CIC Failed
Cloud Execution Environment

Contents

1Introduction
1.1Alarm Description
1.2Prerequisites

2

Procedure
2.1Actions

3

Additional Information

1   Introduction

This instruction concerns alarm handling.

1.1   Alarm Description

The alarm is issued by the Managed Object (MO) CIC.

The alarm is issued when the periodic supervision algorithm detects that one of the three virtual Cloud Infrastructure Controllers (vCICs) has failed the availability test three consecutive times, and, after that, remains unavailable for more than five minutes.

The severity of the alarm is MAJOR or CLEARED.

The possible alarm causes and fault locations are explained in Table 1.

Table 1    Alarm Causes

Alarm
Cause

Description

Fault Reason

Fault
Location

Impact

One of the three vCICs is not available.

The vCIC has failed the availability test three times, and, after that, remains unavailable for more than five minutes.


Or the periodic monitoring task has identified that the vCIC has entered maintenance mode.

vCIC malfunction

vCIC

One of the three vCICs becomes permanently unavailable or remains in maintenance mode.

The following is the consequence for the node if the alarm is not solved:

The alarm attributes are listed in Table 2.
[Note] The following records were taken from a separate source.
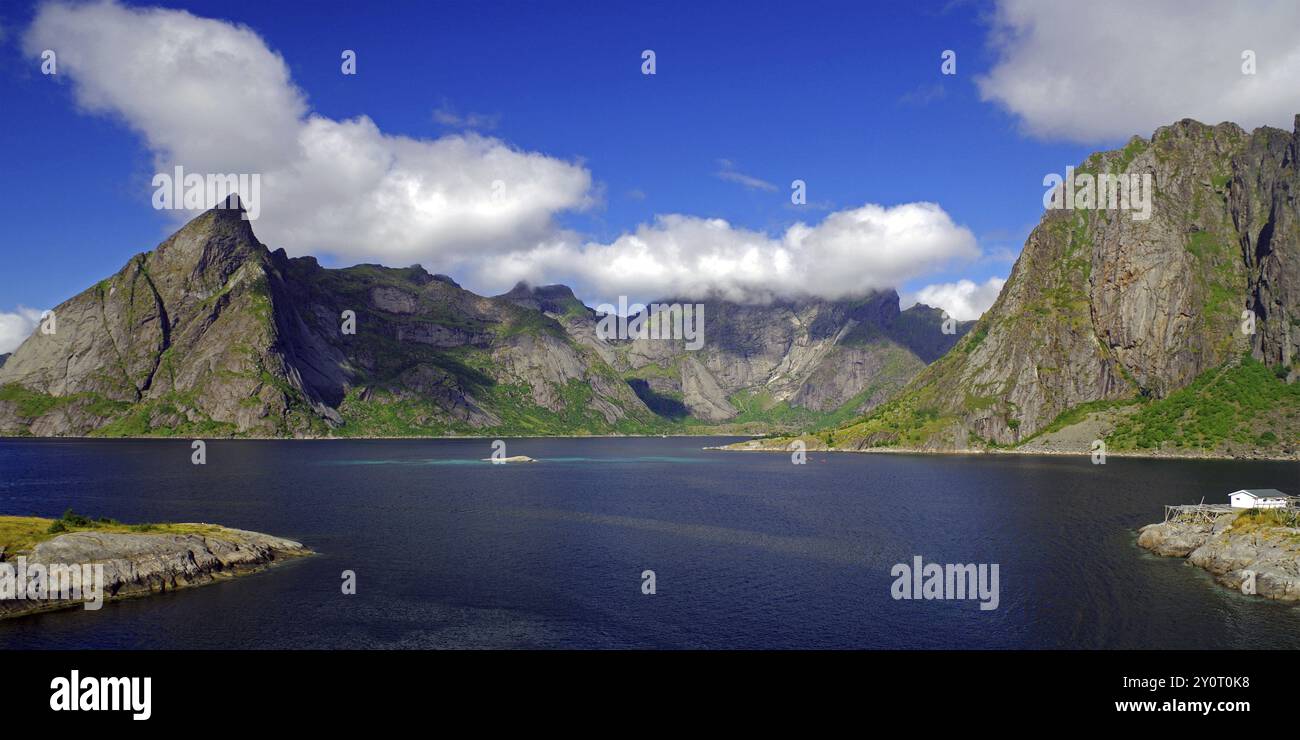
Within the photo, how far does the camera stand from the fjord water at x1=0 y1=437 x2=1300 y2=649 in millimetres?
59875

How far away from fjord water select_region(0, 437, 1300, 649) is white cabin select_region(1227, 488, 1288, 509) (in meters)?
13.2

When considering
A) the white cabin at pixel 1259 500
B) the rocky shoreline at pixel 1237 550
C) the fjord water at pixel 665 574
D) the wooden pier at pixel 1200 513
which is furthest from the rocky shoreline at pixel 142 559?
the white cabin at pixel 1259 500

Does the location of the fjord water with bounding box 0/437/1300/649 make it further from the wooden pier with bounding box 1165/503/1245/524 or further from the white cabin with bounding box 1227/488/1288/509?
the white cabin with bounding box 1227/488/1288/509

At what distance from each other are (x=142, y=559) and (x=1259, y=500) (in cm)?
13631

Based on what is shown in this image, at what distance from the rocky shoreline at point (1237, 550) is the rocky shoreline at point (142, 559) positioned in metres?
102

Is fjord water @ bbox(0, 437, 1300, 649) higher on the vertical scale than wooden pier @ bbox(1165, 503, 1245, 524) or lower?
lower

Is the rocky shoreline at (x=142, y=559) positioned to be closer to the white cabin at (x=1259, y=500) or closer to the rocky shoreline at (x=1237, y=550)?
the rocky shoreline at (x=1237, y=550)

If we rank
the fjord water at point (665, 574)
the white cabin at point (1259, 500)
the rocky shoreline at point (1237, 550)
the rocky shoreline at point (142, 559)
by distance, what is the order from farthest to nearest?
1. the white cabin at point (1259, 500)
2. the rocky shoreline at point (1237, 550)
3. the rocky shoreline at point (142, 559)
4. the fjord water at point (665, 574)

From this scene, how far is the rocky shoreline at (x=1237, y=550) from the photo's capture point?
73250 millimetres

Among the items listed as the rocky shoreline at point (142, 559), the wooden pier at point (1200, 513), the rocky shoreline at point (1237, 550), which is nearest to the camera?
the rocky shoreline at point (142, 559)

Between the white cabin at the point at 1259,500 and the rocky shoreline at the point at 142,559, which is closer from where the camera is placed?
the rocky shoreline at the point at 142,559

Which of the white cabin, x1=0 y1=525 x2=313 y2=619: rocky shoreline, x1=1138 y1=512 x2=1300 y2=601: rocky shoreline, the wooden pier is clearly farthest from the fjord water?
the white cabin
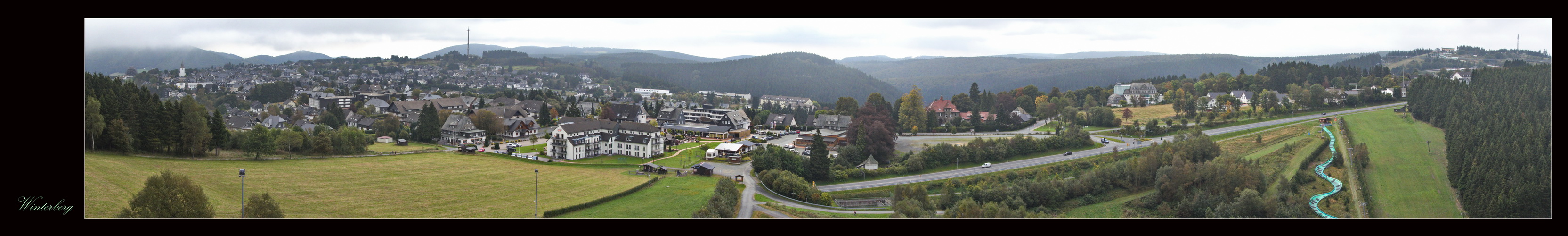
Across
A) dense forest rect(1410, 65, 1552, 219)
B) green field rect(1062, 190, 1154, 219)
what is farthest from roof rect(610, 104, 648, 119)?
dense forest rect(1410, 65, 1552, 219)

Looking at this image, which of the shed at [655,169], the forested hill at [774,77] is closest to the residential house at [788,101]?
the forested hill at [774,77]

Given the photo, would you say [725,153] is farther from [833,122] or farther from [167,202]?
[167,202]

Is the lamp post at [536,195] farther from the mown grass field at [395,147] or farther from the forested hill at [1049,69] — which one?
the forested hill at [1049,69]

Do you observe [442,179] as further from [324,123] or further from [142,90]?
[324,123]

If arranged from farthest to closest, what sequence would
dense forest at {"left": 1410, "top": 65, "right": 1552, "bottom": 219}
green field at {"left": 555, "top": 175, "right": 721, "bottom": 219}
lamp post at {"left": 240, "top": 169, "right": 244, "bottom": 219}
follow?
1. dense forest at {"left": 1410, "top": 65, "right": 1552, "bottom": 219}
2. green field at {"left": 555, "top": 175, "right": 721, "bottom": 219}
3. lamp post at {"left": 240, "top": 169, "right": 244, "bottom": 219}

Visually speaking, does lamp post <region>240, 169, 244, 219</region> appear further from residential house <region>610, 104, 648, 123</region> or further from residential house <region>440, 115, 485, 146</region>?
residential house <region>610, 104, 648, 123</region>

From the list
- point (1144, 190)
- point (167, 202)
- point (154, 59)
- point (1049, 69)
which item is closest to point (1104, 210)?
point (1144, 190)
Table 2    Alarm Attributes

Attribute Name

Attribute Value

Major Type

193

Minor Type

2031672

Managed Object Class

CIC

Managed Object Instance

Region=<name_of_the_region>,
CeeFunction=1,
CtrlDomain=1,
CIC=<name_of_the_vcic_host>

Specific Problem

CIC Failed

Event Type

other (1)

Probable Cause

lossOfRedundancy (77)

Additional Text

N/A(1)
or
maintenance mode(2)

Severity

MAJOR (4) or CLEARED

(1)   If the vCIC has failed the availability test three times, and after that, remains unavailable for more than five minutes.

(2)   If the periodic monitoring task has identified that the vCIC has entered maintenance mode.


1.2   Prerequisites

This section provides information on the documents, tools, and conditions that apply to the procedure.

1.2.1   Documents

Not applicable.

1.2.2   Tools

No tools are required.

1.2.3   Conditions

Before starting this procedure, ensure that the following conditions are met:

2   Procedure

This section describes the procedure to follow when this alarm is received.

2.1   Actions

  1. Try to access the failed node by SSH:

    ssh <user_id>@<vcic_ip_address>

    The hostname of the vCIC is displayed as the following:

    cic-1, cic-2, or cic-3

    If the personal user ID does not work, use the ceeadm user ID.

    The following scenarios are possible:

    • The node can be accessed. In this case, proceed to Step 2, and carry out all subsequent steps.
    • Or the node cannot be accessed. In this case, proceed to Step 4, and carry out all subsequent steps.
  2. Check the Additional Text attribute of the alarm. If the value is maintenance mode, reboot the vCIC with the following command:

    sudo umm off reboot

    For a regular reboot, issue the following command:

    sudo reboot -f

    After a successful reboot proceed to Step 3.

    Note:  
    The user must have sudo privileges to be able to run this command.

  3. Wait at least five minutes to see whether the alarm has ceased.

    If the reboot solved the problem and the alarm is ceased, exit this procedure.

    If the reboot did not solve the problem, collect troubleshooting data as described in the Data Collection Guideline, and contact the next level of maintenance support.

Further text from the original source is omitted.